Written task = Please copy out the stretch of the records below from the line that contains "From nearest to" through the line that contains "5. the point at 164,391", both included, with each line reproduced word for word and nothing else added.

Task inputs =

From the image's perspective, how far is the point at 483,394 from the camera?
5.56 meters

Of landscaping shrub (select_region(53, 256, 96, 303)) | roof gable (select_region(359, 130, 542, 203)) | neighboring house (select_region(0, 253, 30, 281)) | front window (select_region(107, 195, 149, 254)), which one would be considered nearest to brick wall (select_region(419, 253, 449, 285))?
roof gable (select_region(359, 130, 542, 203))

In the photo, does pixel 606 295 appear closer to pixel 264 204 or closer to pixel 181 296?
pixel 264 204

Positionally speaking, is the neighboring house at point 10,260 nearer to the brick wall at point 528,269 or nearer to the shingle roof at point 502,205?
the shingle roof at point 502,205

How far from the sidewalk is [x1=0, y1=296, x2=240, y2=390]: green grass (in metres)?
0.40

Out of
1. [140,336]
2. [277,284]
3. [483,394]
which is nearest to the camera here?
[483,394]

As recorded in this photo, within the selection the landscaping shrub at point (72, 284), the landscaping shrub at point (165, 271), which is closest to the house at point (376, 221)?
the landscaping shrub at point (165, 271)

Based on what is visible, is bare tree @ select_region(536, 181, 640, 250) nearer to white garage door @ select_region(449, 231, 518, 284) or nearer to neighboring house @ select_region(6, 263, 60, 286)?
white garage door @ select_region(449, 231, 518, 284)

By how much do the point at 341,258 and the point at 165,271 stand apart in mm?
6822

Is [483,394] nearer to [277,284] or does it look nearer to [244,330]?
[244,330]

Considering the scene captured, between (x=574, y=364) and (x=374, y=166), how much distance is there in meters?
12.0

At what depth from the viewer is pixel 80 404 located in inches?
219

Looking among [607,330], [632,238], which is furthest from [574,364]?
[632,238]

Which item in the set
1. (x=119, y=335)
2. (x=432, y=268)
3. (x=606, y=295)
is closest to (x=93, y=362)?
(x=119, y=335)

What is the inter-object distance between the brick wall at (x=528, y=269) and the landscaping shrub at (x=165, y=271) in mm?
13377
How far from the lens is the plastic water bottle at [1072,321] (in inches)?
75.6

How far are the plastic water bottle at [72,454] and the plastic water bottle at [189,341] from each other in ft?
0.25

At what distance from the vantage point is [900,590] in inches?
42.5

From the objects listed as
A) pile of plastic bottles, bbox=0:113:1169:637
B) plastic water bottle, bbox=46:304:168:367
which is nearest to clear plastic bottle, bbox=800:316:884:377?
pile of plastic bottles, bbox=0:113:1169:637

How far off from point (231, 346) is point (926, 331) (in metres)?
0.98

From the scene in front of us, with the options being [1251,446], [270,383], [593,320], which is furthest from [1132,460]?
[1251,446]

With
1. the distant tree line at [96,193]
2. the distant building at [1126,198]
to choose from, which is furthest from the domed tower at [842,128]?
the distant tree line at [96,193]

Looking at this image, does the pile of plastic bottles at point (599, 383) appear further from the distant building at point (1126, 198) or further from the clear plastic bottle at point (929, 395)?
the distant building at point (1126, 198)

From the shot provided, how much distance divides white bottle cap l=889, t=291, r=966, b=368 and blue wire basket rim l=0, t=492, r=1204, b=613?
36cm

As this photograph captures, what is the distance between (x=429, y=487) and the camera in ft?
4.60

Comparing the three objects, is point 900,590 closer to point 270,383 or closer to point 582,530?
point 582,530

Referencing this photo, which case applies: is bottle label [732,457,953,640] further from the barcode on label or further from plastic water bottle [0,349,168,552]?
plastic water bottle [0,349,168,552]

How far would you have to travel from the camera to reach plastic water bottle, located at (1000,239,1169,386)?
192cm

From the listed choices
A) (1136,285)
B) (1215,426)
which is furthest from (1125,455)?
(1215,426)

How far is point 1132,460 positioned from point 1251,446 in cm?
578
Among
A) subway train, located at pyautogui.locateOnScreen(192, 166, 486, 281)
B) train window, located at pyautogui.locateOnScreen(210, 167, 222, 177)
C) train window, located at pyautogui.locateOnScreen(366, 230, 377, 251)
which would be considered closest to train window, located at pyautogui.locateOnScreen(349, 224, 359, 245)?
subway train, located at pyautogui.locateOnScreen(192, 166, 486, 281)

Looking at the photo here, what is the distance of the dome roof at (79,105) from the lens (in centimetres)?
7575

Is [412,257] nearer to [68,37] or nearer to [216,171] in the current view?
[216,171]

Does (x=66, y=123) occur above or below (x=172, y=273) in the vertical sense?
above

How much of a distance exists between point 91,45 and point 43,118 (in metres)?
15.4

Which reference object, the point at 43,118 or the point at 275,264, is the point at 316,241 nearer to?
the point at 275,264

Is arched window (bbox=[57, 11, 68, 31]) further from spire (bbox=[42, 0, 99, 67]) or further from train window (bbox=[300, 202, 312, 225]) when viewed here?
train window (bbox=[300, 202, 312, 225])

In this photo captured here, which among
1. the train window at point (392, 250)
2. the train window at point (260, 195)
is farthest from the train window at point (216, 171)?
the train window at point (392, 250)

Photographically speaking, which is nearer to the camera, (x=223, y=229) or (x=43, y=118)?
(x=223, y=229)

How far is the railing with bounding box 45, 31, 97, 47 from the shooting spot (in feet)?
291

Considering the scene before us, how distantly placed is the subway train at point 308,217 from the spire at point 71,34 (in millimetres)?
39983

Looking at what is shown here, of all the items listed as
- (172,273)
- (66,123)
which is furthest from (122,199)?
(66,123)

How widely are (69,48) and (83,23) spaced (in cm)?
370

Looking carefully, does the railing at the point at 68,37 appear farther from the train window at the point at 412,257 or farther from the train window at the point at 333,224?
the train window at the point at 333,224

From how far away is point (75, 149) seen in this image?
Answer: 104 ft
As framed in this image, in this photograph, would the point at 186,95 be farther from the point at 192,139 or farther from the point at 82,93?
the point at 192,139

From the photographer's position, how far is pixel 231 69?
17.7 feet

* * *

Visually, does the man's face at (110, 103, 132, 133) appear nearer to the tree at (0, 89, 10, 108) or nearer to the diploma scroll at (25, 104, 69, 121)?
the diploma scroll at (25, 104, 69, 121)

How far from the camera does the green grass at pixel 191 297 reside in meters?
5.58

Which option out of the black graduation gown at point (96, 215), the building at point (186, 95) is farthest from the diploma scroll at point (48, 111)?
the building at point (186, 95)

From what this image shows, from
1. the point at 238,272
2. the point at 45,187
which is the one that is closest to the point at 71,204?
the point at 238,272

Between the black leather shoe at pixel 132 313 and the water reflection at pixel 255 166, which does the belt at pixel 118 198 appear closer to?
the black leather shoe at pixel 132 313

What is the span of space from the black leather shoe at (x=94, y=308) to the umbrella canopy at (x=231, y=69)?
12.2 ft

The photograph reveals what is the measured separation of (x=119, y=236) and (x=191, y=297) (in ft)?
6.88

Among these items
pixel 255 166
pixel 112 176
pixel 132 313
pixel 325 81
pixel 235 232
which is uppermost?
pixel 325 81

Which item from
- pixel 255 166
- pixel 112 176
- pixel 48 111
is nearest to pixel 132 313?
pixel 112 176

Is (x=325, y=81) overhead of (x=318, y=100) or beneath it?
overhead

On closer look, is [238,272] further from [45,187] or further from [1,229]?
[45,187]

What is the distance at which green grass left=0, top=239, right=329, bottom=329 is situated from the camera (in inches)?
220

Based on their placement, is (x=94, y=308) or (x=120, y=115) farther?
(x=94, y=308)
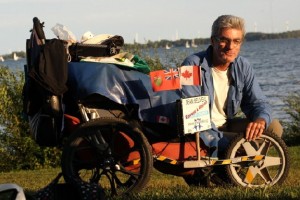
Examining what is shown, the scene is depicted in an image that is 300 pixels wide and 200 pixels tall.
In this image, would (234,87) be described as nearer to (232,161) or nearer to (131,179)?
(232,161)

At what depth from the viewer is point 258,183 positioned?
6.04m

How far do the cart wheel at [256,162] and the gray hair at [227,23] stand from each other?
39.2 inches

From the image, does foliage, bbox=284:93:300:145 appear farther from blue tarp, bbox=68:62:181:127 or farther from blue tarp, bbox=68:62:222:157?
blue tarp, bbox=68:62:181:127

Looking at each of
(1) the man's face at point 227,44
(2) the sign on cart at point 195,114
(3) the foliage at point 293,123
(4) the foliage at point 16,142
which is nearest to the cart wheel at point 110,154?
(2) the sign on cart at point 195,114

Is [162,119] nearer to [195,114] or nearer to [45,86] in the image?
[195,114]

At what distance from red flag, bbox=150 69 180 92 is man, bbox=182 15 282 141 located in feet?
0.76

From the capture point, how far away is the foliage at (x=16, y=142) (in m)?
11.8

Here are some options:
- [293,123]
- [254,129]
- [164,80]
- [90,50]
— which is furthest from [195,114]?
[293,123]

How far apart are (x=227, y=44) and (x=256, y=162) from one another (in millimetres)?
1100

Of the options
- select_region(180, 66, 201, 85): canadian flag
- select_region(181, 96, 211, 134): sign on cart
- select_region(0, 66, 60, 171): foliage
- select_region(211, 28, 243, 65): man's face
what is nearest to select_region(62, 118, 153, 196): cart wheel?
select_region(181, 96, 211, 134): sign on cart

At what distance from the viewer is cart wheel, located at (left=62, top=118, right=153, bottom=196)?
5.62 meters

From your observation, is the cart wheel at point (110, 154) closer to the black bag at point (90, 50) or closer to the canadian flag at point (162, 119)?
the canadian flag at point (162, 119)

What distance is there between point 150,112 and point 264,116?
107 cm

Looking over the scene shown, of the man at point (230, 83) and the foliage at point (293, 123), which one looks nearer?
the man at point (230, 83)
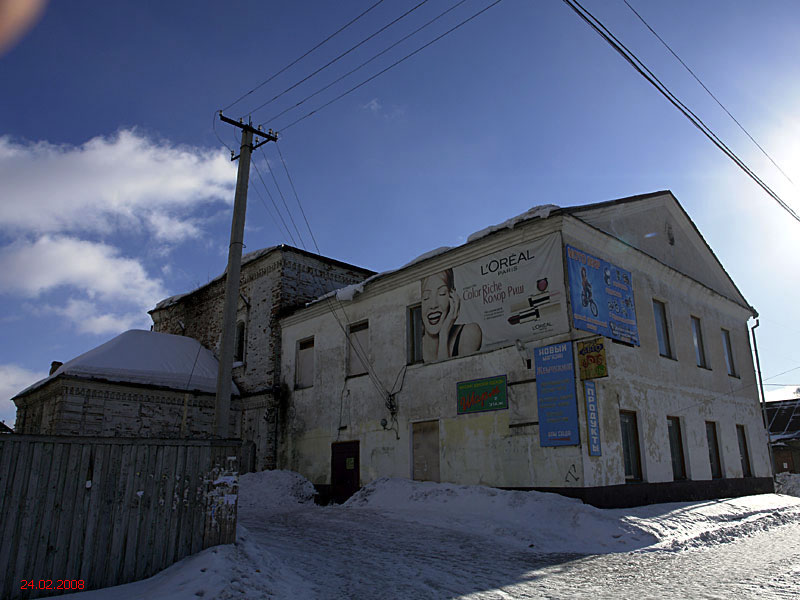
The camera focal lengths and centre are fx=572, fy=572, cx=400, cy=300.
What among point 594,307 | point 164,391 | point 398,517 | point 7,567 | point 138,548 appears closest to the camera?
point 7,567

==

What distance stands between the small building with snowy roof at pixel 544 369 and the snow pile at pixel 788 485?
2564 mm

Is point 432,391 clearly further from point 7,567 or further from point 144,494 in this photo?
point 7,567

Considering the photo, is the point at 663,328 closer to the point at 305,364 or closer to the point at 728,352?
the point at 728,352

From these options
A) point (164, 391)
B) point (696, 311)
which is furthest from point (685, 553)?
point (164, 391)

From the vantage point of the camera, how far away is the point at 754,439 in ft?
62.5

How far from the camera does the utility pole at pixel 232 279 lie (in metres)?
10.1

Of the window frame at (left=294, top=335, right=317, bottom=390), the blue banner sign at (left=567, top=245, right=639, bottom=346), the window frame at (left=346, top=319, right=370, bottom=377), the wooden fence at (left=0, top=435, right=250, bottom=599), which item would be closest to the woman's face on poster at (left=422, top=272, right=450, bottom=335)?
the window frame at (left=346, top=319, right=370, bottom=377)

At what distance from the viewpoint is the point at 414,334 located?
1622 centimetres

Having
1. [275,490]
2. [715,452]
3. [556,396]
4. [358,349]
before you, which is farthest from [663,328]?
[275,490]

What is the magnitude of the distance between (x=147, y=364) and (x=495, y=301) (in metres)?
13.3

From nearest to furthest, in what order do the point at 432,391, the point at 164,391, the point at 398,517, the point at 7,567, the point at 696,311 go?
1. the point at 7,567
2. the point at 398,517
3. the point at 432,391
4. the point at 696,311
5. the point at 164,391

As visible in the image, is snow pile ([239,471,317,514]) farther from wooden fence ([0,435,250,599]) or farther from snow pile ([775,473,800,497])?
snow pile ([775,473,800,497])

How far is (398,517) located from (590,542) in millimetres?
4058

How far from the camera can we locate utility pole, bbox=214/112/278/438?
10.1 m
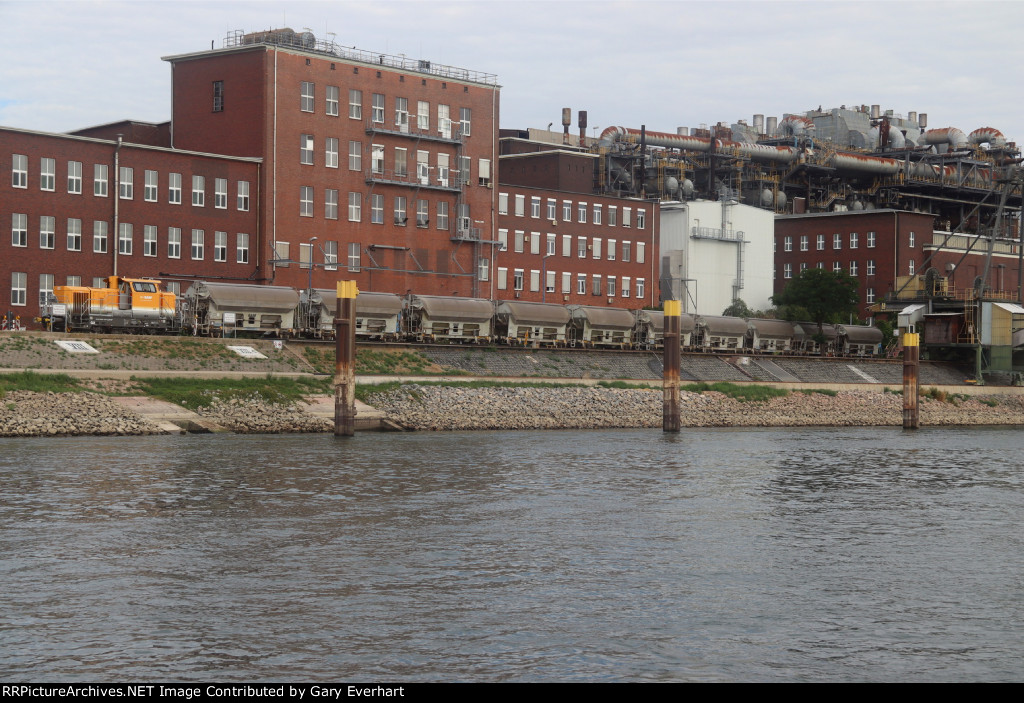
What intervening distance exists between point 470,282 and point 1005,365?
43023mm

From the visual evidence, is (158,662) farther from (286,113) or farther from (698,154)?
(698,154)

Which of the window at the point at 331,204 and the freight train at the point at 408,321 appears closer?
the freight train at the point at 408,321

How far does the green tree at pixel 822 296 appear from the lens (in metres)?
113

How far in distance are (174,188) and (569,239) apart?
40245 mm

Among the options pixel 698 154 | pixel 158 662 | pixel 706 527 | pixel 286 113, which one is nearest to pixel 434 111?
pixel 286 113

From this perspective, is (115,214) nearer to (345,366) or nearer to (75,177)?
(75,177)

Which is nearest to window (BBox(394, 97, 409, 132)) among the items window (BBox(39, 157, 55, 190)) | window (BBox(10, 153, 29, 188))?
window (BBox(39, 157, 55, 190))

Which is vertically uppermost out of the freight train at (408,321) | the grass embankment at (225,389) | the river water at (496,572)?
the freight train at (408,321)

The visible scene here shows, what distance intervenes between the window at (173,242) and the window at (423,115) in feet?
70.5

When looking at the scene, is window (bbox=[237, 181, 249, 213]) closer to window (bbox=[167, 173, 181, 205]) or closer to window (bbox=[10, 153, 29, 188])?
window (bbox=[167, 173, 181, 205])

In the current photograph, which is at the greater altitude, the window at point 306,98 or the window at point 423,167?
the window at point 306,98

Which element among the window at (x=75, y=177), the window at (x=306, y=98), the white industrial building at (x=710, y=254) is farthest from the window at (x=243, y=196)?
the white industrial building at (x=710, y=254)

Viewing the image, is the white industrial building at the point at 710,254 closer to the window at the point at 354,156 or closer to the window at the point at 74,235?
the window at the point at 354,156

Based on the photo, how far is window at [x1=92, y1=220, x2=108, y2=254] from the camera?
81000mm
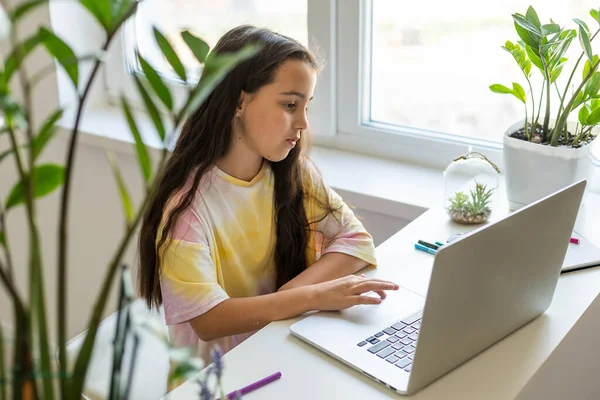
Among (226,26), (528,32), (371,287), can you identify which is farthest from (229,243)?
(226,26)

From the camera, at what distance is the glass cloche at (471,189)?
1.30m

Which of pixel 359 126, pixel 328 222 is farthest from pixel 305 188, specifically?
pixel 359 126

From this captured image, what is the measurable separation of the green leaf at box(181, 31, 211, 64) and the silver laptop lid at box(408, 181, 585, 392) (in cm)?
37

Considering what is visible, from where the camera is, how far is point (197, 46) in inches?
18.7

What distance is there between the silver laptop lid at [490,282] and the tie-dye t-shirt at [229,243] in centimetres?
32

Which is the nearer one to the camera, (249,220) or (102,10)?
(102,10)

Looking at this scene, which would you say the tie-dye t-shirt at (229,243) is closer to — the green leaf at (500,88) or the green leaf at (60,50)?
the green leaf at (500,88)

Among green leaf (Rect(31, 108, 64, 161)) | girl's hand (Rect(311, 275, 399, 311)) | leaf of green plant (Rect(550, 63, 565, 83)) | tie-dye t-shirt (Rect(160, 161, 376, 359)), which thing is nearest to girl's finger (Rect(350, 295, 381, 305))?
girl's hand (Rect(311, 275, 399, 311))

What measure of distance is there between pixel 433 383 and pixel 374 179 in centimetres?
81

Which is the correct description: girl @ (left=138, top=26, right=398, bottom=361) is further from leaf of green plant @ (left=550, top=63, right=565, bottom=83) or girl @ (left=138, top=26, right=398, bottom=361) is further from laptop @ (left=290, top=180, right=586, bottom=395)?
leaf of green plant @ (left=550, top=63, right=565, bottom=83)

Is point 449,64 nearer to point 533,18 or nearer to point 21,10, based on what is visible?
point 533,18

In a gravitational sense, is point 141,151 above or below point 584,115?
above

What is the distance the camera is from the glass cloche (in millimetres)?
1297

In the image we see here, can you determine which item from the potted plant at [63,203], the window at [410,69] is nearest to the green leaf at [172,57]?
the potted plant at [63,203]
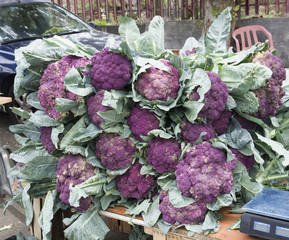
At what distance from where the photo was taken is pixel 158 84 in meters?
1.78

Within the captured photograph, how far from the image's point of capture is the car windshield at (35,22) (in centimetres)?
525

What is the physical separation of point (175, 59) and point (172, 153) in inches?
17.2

Problem solution =
From nearest to furthest, in what order do the point at 432,391, the point at 164,391, the point at 398,517, the point at 7,567, the point at 696,311 go?
1. the point at 7,567
2. the point at 398,517
3. the point at 432,391
4. the point at 696,311
5. the point at 164,391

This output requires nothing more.